Dealing with fragile C libraries (e.g. MySQL) from Haskell

I spent some time today trying to talk to a MySQL database server from a piece of middleware I'm writing in Haskell. You might think that talking to a database server would be easy, but it turned out to be quite a bother.

Both of the major MySQL bindings, HDBC-mysql and HDBC-odbc, use the libmysqlclient C library behind the scenes. With GHC's unthreaded runtime, which is still the default, an application using either will work fine. However, my middleware app is highly concurrent and uses software transactional memory (STM) to manage some shared state, and I have to use the threaded runtime. This is where my troubles began.

The symptom I observed was that I couldn't even connect to a database:

SqlError {
  seState = "", 
  seNativeError = 2003, 
  seErrorMsg = "Can't connect to MySQL server on 'xxxxx' (4)"}

After enough years of dealing with MySQL, you pick up some useful nuggets such as "the number in parentheses at the end of certain kinds of error message is a Unix errno value" (the library doesn't provide any other way to see what errno caused a failure, amusingly enough). The number 4 is EINTR, indicating that a system call was being interrupted.

I split my development time between a Mac and a Linux laptop, and today's hacking was on a Mac, so I fired up dtruss to see what was wrong:

dtruss -b128m myapp

(I'd much preferred to have been using Linux here. dtruss is vastly inferior to strace, and in fact in its default configuration, it doesn't work at all! That -b128m is necessary to give its kernel component enough of a scratchpad that it won't run out of space while sampling.)

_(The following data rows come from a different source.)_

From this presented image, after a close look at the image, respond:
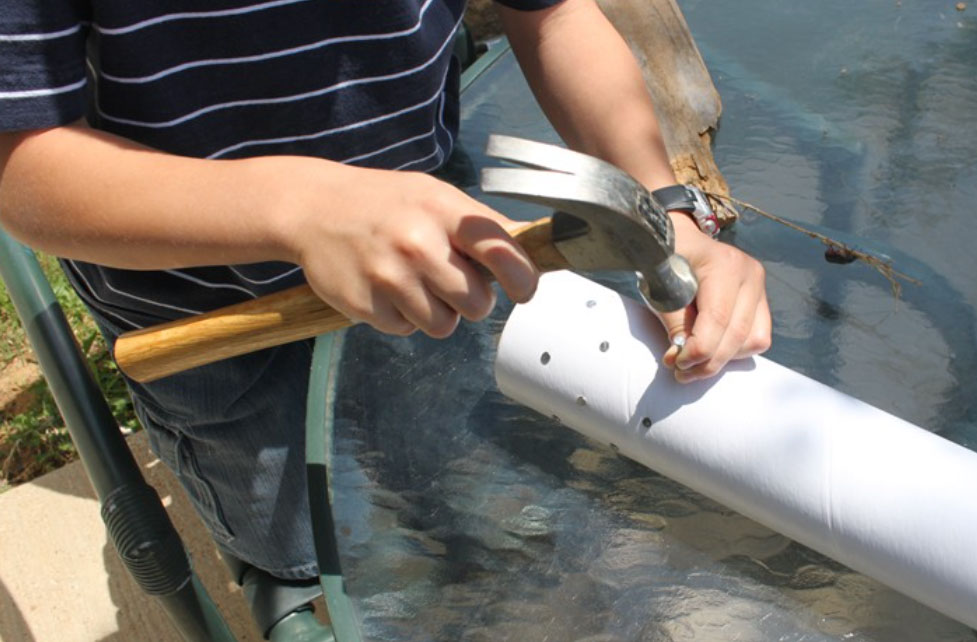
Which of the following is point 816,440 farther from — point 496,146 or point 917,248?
point 917,248

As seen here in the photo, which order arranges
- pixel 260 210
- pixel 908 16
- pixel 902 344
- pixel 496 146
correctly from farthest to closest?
pixel 908 16 → pixel 902 344 → pixel 260 210 → pixel 496 146

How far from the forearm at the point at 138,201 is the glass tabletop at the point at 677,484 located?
13.4 inches

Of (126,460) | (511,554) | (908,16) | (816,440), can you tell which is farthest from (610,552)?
(908,16)

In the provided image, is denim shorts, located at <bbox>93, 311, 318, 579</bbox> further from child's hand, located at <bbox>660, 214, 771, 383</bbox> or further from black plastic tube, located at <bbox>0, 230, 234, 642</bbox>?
child's hand, located at <bbox>660, 214, 771, 383</bbox>

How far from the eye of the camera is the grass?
195 cm

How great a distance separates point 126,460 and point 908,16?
1331 mm

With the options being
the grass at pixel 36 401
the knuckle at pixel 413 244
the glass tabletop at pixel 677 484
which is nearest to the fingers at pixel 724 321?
the glass tabletop at pixel 677 484

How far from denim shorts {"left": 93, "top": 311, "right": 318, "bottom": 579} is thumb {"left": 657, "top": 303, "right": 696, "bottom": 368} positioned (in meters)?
0.54

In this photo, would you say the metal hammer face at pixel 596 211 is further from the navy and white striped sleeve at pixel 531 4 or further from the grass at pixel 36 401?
the grass at pixel 36 401

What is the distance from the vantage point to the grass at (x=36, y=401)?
76.9 inches

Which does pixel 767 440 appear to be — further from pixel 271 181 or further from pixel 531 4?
pixel 531 4

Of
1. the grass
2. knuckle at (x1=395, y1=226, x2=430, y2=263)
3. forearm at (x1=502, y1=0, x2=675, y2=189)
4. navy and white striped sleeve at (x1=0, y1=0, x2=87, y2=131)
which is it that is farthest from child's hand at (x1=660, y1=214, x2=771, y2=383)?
the grass

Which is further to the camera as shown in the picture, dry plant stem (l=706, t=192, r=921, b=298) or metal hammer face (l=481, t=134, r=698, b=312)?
dry plant stem (l=706, t=192, r=921, b=298)

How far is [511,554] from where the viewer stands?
3.10 ft
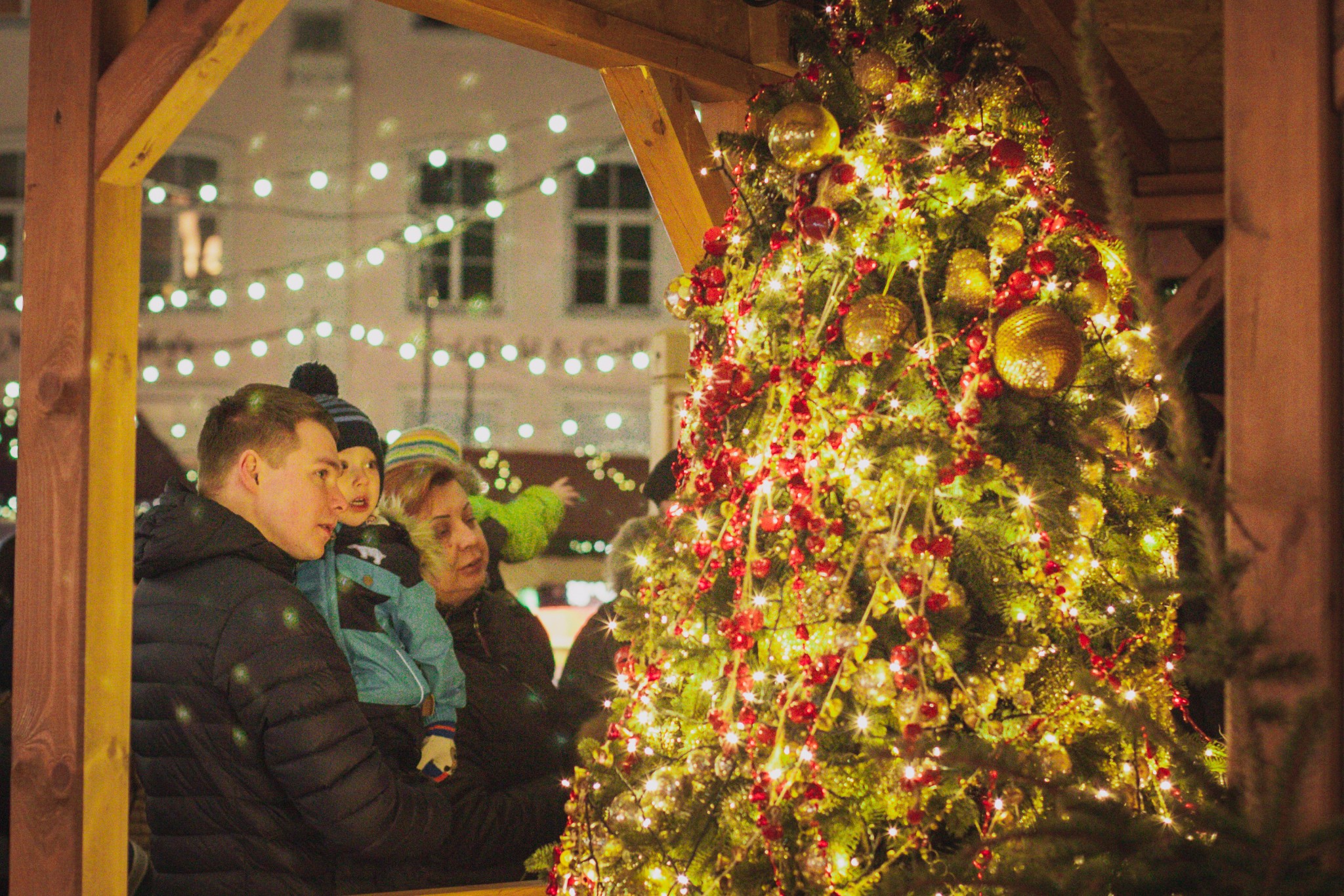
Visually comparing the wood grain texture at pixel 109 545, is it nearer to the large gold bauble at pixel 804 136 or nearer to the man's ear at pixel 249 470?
the man's ear at pixel 249 470

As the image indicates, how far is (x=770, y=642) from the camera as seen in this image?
236 cm

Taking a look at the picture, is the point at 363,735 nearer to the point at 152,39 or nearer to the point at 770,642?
the point at 770,642

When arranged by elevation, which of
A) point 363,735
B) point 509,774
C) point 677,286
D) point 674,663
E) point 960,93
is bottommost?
point 509,774

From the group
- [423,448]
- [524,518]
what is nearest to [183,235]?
[524,518]

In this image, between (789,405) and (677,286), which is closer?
(789,405)

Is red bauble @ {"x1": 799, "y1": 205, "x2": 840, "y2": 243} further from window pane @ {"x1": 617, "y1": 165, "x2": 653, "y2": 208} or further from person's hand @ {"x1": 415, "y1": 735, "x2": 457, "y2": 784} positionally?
window pane @ {"x1": 617, "y1": 165, "x2": 653, "y2": 208}

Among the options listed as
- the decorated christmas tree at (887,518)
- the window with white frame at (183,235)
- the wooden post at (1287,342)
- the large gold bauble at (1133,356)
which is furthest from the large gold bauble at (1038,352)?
the window with white frame at (183,235)

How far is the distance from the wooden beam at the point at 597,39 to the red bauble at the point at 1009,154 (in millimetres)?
1179

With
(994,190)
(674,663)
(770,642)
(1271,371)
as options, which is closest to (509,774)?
(674,663)

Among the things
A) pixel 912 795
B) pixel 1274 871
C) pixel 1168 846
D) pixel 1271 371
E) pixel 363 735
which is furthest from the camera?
pixel 363 735

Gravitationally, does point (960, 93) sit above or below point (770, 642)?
above

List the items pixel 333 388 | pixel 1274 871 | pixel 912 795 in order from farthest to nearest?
pixel 333 388
pixel 912 795
pixel 1274 871

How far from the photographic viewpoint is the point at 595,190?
11680mm

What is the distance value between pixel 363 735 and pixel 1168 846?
179 centimetres
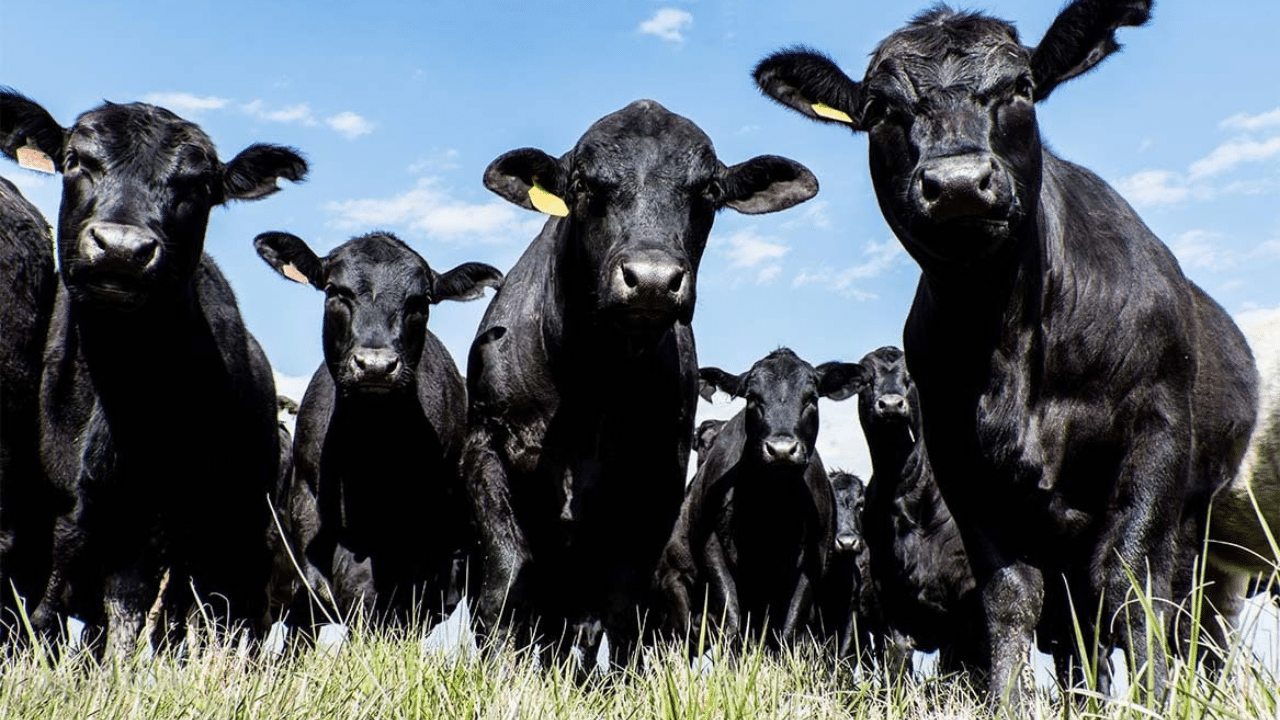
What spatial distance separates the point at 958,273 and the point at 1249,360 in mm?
1792

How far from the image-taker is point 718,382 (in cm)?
1041

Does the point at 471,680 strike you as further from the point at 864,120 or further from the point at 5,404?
the point at 5,404

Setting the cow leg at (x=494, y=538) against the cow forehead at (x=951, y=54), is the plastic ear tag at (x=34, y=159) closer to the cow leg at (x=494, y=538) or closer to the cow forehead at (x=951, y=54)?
the cow leg at (x=494, y=538)

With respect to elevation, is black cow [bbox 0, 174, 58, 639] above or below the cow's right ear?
below

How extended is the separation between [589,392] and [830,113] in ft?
5.34

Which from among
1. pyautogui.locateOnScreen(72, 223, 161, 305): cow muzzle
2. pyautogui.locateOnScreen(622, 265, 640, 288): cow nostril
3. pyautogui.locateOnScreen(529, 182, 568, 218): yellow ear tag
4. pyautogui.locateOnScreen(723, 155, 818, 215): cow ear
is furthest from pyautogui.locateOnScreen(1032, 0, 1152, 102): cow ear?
pyautogui.locateOnScreen(72, 223, 161, 305): cow muzzle

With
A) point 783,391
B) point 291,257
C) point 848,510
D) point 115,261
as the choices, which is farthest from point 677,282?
point 848,510

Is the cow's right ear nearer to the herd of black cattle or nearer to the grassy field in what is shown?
the herd of black cattle

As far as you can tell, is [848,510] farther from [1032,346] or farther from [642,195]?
[1032,346]

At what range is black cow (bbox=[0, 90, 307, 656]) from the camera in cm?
562

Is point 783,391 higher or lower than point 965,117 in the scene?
lower

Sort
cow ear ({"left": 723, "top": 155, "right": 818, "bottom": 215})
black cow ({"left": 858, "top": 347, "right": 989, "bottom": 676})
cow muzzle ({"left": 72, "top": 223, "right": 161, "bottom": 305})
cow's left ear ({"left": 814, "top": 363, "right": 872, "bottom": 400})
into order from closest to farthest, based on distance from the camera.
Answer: cow muzzle ({"left": 72, "top": 223, "right": 161, "bottom": 305})
cow ear ({"left": 723, "top": 155, "right": 818, "bottom": 215})
black cow ({"left": 858, "top": 347, "right": 989, "bottom": 676})
cow's left ear ({"left": 814, "top": 363, "right": 872, "bottom": 400})

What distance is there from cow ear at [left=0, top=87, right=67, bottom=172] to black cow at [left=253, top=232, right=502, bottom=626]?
186cm

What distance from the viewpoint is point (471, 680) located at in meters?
3.62
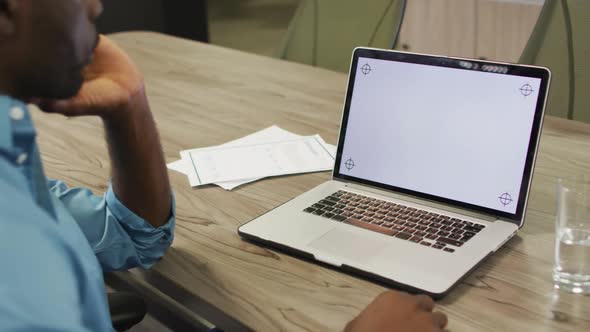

The interrupted system call was connect, and sure enough, reading the library source code, we can see that the problem lies in the my_connect function:

If they passed us a timeout of zero, we should behave
exactly like the normal connect() call does.

if (timeout == 0)
return connect(fd, (struct sockaddr*) name, namelen);

The comment is more or less accurate, but the library should be more careful in its use of the connect function: the caller of my_connect doesn't check for EINTR, and so the connection will fail if the thread receives a signal.

Why is the thread receiving a signal in the first place, though? GHC's threaded RTS sets up either a SIGALRM or SIGVTALRM signal to perform some internal book-keeping at a fairly high frequency, and it's the arrival of this signal that interrupts connect. Failure to check for EINTR and retry is a widespread problem in C code that uses system calls directly.

To work around this, I wrote a simple module that masks the RTS signals that the MySQL client library fails to handle, then performs an action. It ensures that it's running in a bound thread (GHC terminology for a lightweight thread that's tied to a heavyweight system thread) for the duration of the action.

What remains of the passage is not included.